## Data extracts
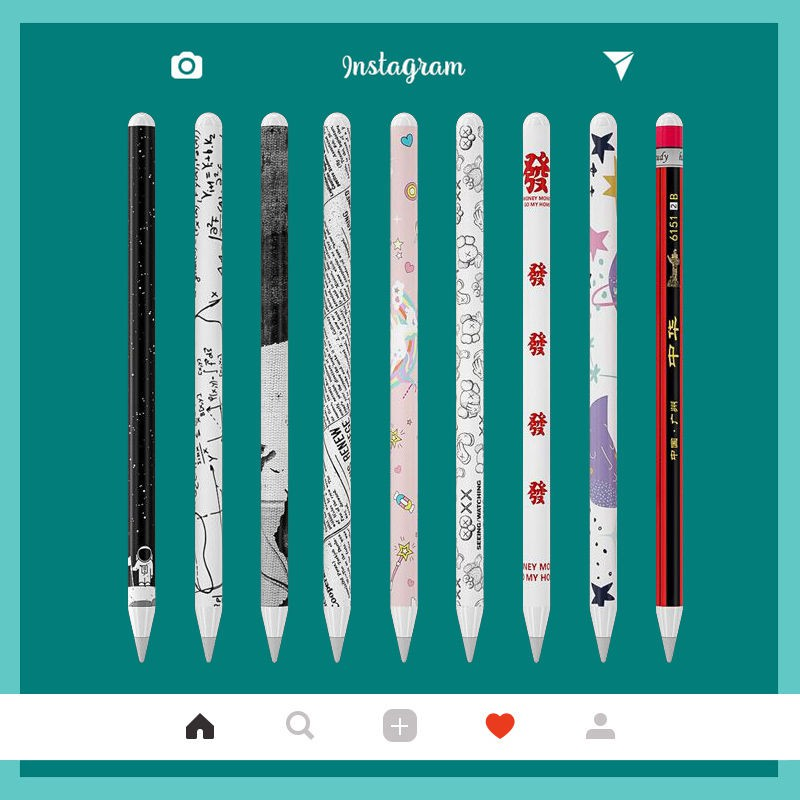 Apple Apple pencil sticker 2 รุ่นปากกาสไตลัสชุดปากกาบุคลิกภาพสติกเกอร์สีกันรอยขีดข่วน 1 แท็บเล็ต ipad ยี่ห้อ tide
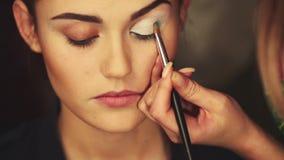 Jaskrawy oko makijażu dzień zbiory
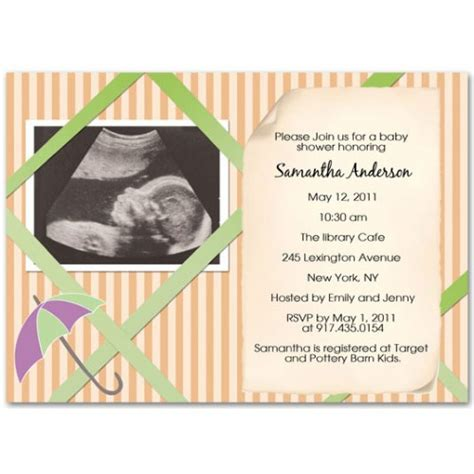 Baby Shower Invites With Photo by Unique Pastel Stripes Photo Baby Shower Invitation Bs023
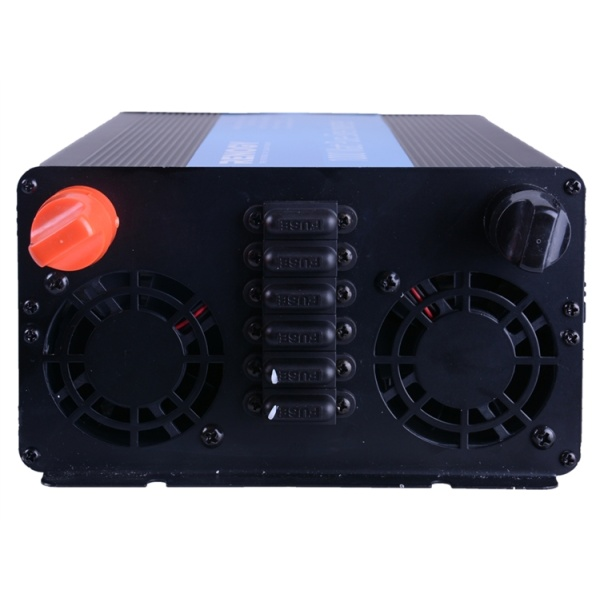 Renogy 1000W Off-Grid Battery Power Inverter with Cables-500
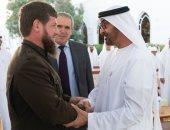 محمد بن زايد ورئيس الشيشان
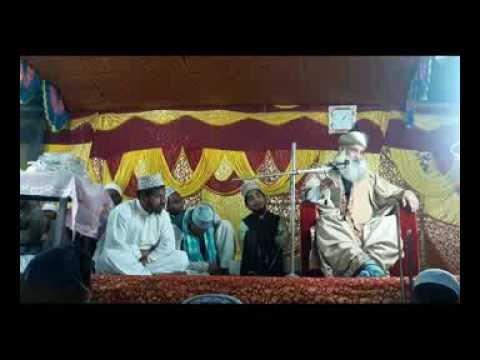 6-part  Peere tarikat Sayed Muhammad Jalaluddin Asraf Asrafi (Dahuka Conference)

## Task brief
Your response must consist of the material above, reproduced word for word, with the images omitted.

## Result below
 Apple Apple pencil sticker 2 รุ่นปากกาสไตลัสชุดปากกาบุคลิกภาพสติกเกอร์สีกันรอยขีดข่วน 1 แท็บเล็ต ipad ยี่ห้อ tide
 Jaskrawy oko makijażu dzień zbiory
 Baby Shower Invites With Photo by Unique Pastel Stripes Photo Baby Shower Invitation Bs023
 Renogy 1000W Off-Grid Battery Power Inverter with Cables-500
 محمد بن زايد ورئيس الشيشان
 6-part  Peere tarikat Sayed Muhammad Jalaluddin Asraf Asrafi (Dahuka Conference)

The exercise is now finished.